Constrained Online Decision-Making: A Unified Framework
Haichen Hu, David Simchi-Levi, Navid Azizan

TL;DR
This paper introduces a unified framework for constrained online decision-making that handles various applications and provides algorithms with strong theoretical guarantees, leveraging new complexity measures.
Contribution
It proposes a general algorithmic framework for constrained decision-making, incorporating upper counterfactual confidence bounds and a generalized eluder dimension for complex environments.
Findings
The framework applies to multiple constrained learning problems.
Algorithms achieve strong theoretical guarantees.

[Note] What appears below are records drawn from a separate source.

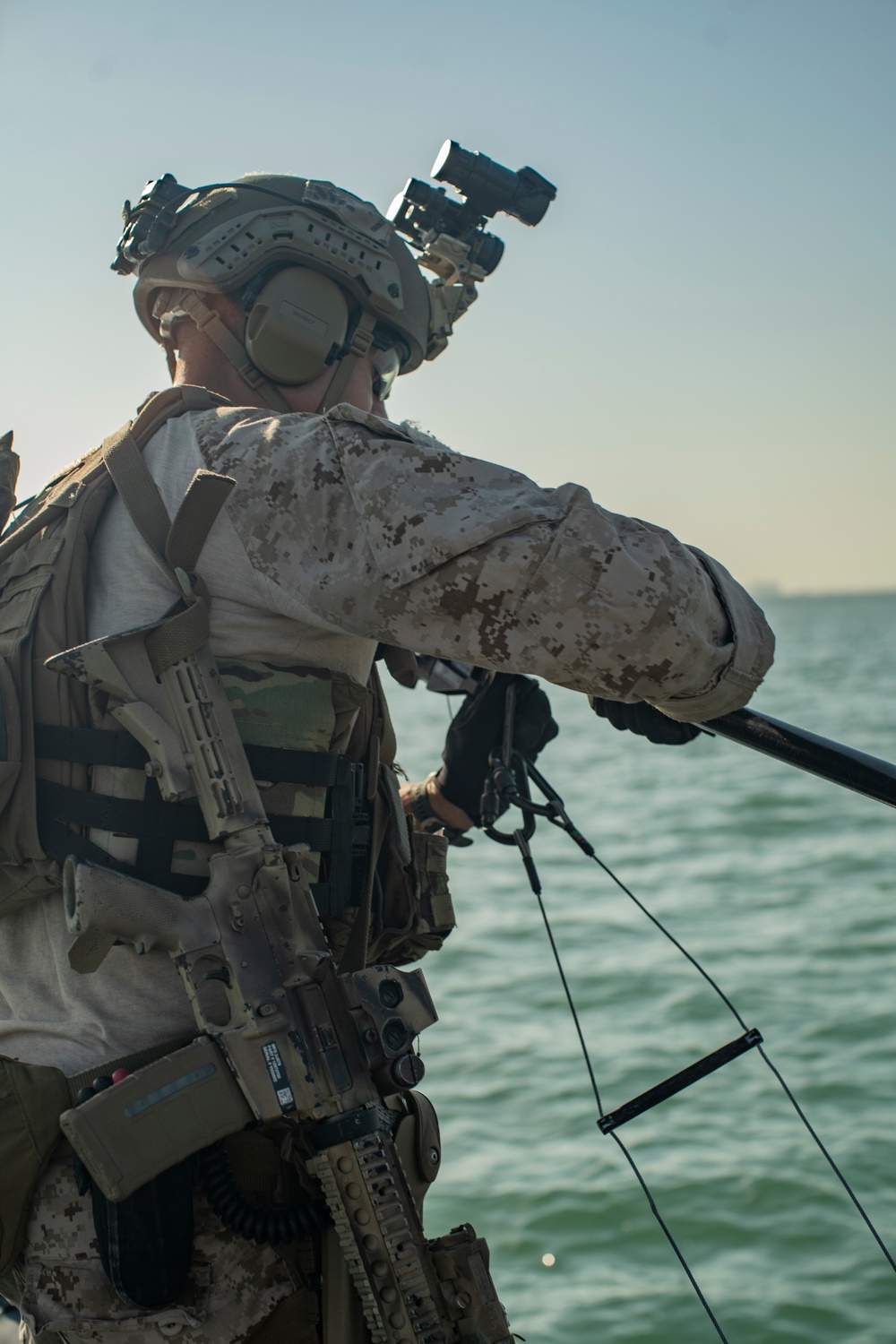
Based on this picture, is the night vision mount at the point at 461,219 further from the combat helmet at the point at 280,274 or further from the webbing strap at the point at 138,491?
the webbing strap at the point at 138,491

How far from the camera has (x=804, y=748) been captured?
96.6 inches

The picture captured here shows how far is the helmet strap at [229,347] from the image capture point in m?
2.68

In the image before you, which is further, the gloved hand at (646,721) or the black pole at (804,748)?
the gloved hand at (646,721)

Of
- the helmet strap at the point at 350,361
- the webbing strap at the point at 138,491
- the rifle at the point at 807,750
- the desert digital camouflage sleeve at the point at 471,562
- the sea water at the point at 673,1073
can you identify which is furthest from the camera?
the sea water at the point at 673,1073

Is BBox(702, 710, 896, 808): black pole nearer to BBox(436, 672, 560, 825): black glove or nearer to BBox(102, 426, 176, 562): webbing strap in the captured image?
BBox(436, 672, 560, 825): black glove

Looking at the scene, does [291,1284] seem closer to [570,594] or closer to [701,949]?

Introduces a generalized eluder dimension for complex density classes.
Abstract
Contextual online decision-making problems with constraints appear in a wide range of real-world applications, such as adaptive experimental design under safety constraints, personalized recommendation with resource limits, and dynamic pricing under fairness requirements. In this paper, we investigate a general formulation of sequential decision-making with stage-wise feasibility constraints, where at each round, the learner must select an action based on observed context while ensuring that a problem-specific feasibility criterion is satisfied. We propose a unified algorithmic framework that captures many existing constrained learning problems, including constrained bandits, active learning with label budgets, online hypothesis testing with Type I error control, and model calibration. Central to our approach is the concept of upper counterfactual confidence bounds, which enables the…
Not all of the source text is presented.